Personal users may also want to find a better way to keep others from interfering with their private communications. There are several types of encryption protocols used by popular email clients to secure your information. Here are a couple of the top ones:

Pretty Good Privacy (PGP)

Servers communicate with each other using keys. These can be either public or private. With PGP, the protocol uses a pair of asymmetric keys and symmetrical keys to encrypt your data. This protocol can be difficult to use, but it is a long-lasting and secure way of encrypting your emails.

Secure/Multipurpose Internet Mail Extensions (S/MIME)

As mentioned earlier, S/MIME encryption is certificate-based encryption that many email clients, including Apple products, have available. For this type of encryption, you encrypt both your message and a digital signature.

You exchange public keys with your recipient. Then, the recipient has a private key that will unlock the message once it is delivered. This protocol works well, but it can be time-consuming to use and expensive for non-Apple users. 

Secure Sockets Layer (SSL)

SSL is an older encryption protocol, but some companies still use it. This method verifies identities while the message is in transit. It checks that third parties have not tampered with the content. This encryption method prevents eavesdropping while the message is en route to its destination.

SSL is a decent encryption protocol, but it doesn’t prevent hackers from getting your information when the email is delivered to the recipient. 

Transport Layer Security (TLS)

TLS protocols are an update of SSL. TLS protects content from eavesdropping, tampering, and forgery. It encrypts email during transit to keep third parties from accessing it. Then, the server decrypts the email upon arrival at its destination. This method keeps your recipient from having to authenticate themselves to read the message. 

End-to-End Encryption (EE2E)

EE2E is the most state-of-the-art encryption level on the market today. Financial institutions often use this military-grade encryption to protect the most sensitive information. EE2E protects email correspondence by scrambling the content so only authorized users can read it.

This type of encryption encrypts the data immediately after you hit send, during transit, and upon delivery. Authorized users can only decrypt the encrypted content when it is successfully delivered from the server.

How Sekur Can Take Your Email Privacy to the Next Level

If your business deals with private documents and sensitive files, you need email privacy protection. Your email security is a priority here at Sekur. We offer encrypted, Swiss-hosted email, VPN, and instant messaging on a 100% private platform.

With SekurMail you can send encrypted emails outside of Sekur and get replies within the secure environment.

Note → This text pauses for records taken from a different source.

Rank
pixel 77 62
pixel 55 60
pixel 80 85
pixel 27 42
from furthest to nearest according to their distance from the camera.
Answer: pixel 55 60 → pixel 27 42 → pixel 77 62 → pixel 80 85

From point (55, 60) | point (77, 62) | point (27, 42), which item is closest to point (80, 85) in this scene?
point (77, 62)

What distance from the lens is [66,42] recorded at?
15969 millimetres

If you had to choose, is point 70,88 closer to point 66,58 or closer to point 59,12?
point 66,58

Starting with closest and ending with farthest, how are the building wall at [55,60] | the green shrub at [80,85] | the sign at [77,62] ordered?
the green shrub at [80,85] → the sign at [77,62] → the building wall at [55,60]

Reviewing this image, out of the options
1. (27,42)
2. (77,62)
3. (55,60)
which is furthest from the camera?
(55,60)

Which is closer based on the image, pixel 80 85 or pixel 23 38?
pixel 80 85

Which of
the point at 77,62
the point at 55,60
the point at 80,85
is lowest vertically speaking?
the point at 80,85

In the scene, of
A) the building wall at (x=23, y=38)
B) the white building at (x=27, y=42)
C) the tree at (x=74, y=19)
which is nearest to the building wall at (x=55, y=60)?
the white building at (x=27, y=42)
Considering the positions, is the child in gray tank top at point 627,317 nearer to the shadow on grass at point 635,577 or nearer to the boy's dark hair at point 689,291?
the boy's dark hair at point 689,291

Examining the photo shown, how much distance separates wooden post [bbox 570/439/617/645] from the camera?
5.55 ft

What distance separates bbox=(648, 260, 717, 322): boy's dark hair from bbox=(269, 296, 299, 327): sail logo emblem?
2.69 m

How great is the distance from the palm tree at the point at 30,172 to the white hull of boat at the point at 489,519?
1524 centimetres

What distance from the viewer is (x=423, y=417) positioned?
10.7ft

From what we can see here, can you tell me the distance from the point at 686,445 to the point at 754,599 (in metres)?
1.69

You can send unlimited-size attachments and use our easy email migration tool to help you to transfer your existing emails to our safe server.

Our VPN keeps you anonymous online with a Swiss IP address, and we offer military-grade, end-to-end encryption that gives your peace of mind. Since this is a 100% company-owned infrastructure, you don’t have to worry about data mining or big tech companies.

We offer private communications that are easy to use for both businesses and individuals.


Email privacy protection is an essential part of safeguarding your business and personal correspondence. Appl Mail Privacy Protection gives you a solid layer of protection against eavesdroppers and marketing spy pixels. Enabling this feature is easy and simple if you use Apple devices for your email.

If you don’t use Apple or are looking for additional email privacy protection, you may want to shop around. The best email client will offer you end-to-end encryption that protects your files, attachments, and email content fully.

Whether you are sending emails privately or from your office, you want to know that your email client is protecting your data with innovative encryption and privacy practices.